> _EXTRACTED RECORDS_:
=== Begin Enclosure ===

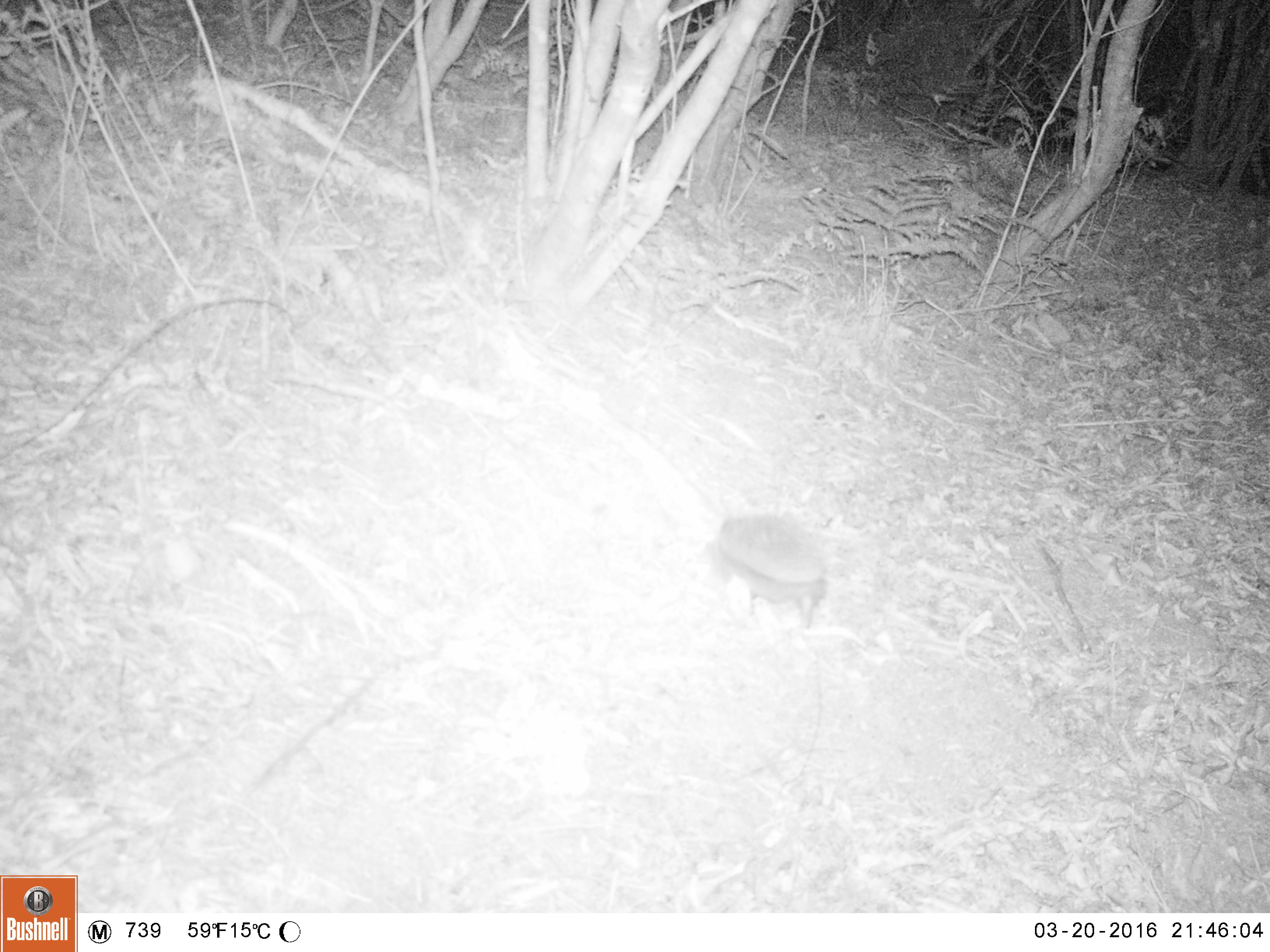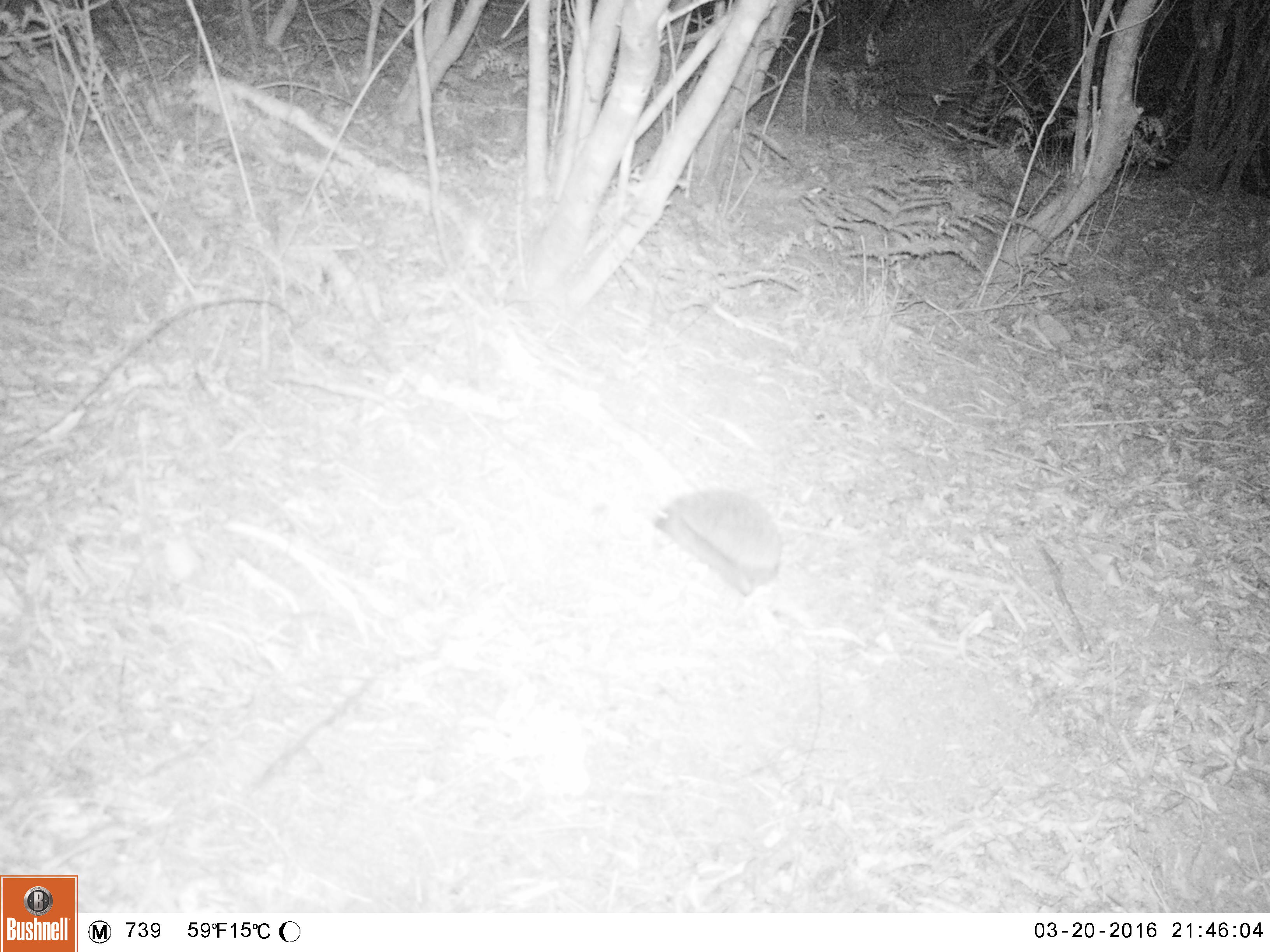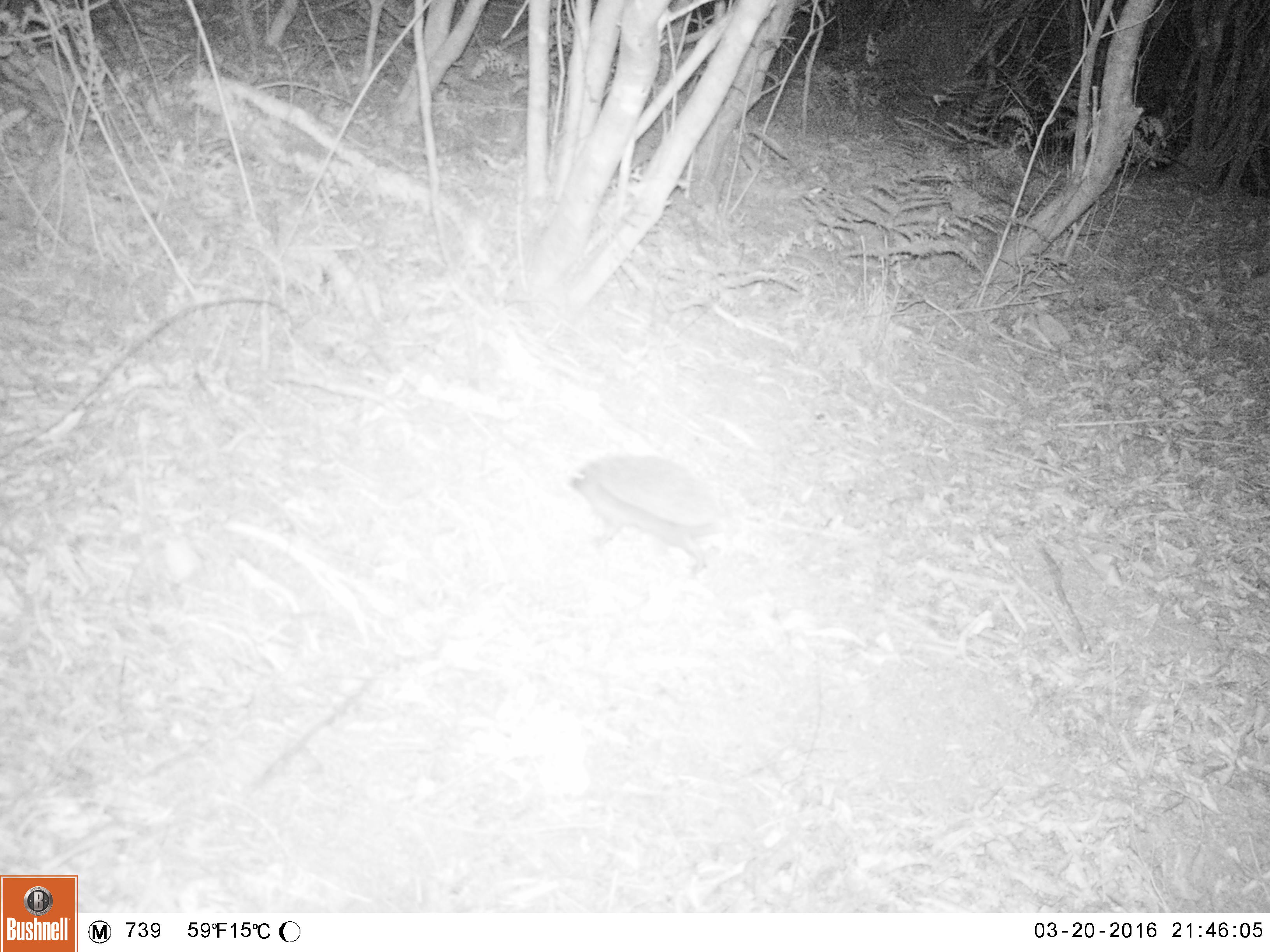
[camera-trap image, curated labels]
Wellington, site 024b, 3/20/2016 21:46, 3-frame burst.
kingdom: Animalia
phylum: Chordata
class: Mammalia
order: Eulipotyphla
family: Erinaceidae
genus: Erinaceus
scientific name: Erinaceus europaeus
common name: hedgehog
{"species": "hedgehog (Erinaceus europaeus)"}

=== End Enclosure ===

> _WHAT THE EXERCISE ASKS_:
Go through the data above and transcribe it in full, omitting any image.

> _SOLUTION FOR THIS EXERCISE_:
[camera-trap image, curated labels]
Wellington, site 024b, 3/20/2016 21:46, 3-frame burst.
kingdom: Animalia
phylum: Chordata
class: Mammalia
order: Eulipotyphla
family: Erinaceidae
genus: Erinaceus
scientific name: Erinaceus europaeus
common name: hedgehog
{"species": "hedgehog (Erinaceus europaeus)"}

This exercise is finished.